Text section START

Issue: Something went wrong and I need to restart/reinstall minikube!
Answer: Try running:
minikube delete
to take down the cluster, and then restart minikube to create a new cluster:
minikube start --cpus 4 --memory 8096 --disk-size=40g
If this doesn't work because "Docker machine "minikube" does not exist," delete the .minikube from your home directory. You may have to use sudo permissions:
sudo rm -rf ~/.minikube
Restart minikube to download the latest minikube ISO and restart your cluster:
minikube start --cpus 4 --memory 8096 --disk-size=40g
Since you recreated your cluster, if you previously installed kubeflow on an old cluster, you will need to reconfigure the app to point to your new cluster. See the issue below.
Issue: I needed to recreate my cluster, and trying to run
ks apply default -c kubeflow-core
now returns:
ERROR Attempting to deploy to environment 'default' at '<some address>', but cannot locate a server at that address
Answer: KubeFlow is still pointing to your old cluster address! Run:
kubectl describe svc kubernetes
and note the address:port
under EndPoints:
. Open up the app.yaml file in
your kubeflow_ks_app directory, and edit the environment -> default -> server
value to point to this new address:port
(you will need to add https://
before this address:port
), i.e.

Text section END

Task brief -
Could you pick up the minikube troubleshooting text where it stops and carry it on? The entries that follow stand apart from the minikube troubleshooting text.

Records START

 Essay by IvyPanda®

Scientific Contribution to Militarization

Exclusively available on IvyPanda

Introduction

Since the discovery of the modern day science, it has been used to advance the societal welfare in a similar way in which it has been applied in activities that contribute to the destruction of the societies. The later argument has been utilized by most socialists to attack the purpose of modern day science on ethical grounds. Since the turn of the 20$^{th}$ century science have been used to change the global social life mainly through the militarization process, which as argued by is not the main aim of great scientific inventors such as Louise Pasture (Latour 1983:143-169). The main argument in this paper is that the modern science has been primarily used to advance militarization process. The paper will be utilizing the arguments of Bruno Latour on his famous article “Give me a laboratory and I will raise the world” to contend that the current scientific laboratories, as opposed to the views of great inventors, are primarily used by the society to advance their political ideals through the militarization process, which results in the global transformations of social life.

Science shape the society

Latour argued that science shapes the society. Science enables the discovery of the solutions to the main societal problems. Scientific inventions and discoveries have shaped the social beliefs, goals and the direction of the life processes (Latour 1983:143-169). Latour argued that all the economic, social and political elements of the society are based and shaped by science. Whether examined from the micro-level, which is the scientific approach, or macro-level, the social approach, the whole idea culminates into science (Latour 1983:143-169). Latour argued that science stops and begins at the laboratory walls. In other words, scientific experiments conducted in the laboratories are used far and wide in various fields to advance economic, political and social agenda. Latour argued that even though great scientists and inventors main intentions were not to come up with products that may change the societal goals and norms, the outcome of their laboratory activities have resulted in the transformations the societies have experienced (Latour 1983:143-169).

Records END

The answer -
environments:
default:
destination:
namespace: default
server: https://<your-kubernetes-endpoint-address-and-port>
Save your changes, and then rerun:
ks apply default -c kubeflow-core
Issue: KubeFlow failed to install due to a missing dependency!
Answer: Install that dependency, remove the KubeFlow app directory, and run installation/deployment again:
cd ~
rm -rf ~/kubeflow_ks_app/
curl https://raw.githubusercontent.com/kubeflow/kubeflow/v0.2.5/scripts/deploy.sh | bash
Issue: My minikube is really slow to deploy kubeflow pods!
Answer: If you do not have a powerful local computer and notice minikube draining power or taking a long time to deploy pods, for this tutorial you actually do not need anything from the default KubeFlow environment except the tf-hub-0 pod in KubeFlow, which is not tied to any deployment. Run:
for i in $(kubectl get deployment | tail -n +2 | cut -d' ' -f1); do
kubectl delete deployment $i
done
Now run:
kubectl get pods
You should some pods terminating, with only a single pod tf-hub-0 running.
Issue: My pod is not running or is crashing!
Answer: If your pod fails to run, you can use
kubectl describe pod ${SERVING_POD}
to check on what went wrong. Sometimes,
it will show that the PV can not be mounted, or the image could not be found
(wrong path or bucket),
or there were insufficient resources. If you are running locally, cpu may
be a likely issue if you allocated too many cpus to your Jupyter notebook.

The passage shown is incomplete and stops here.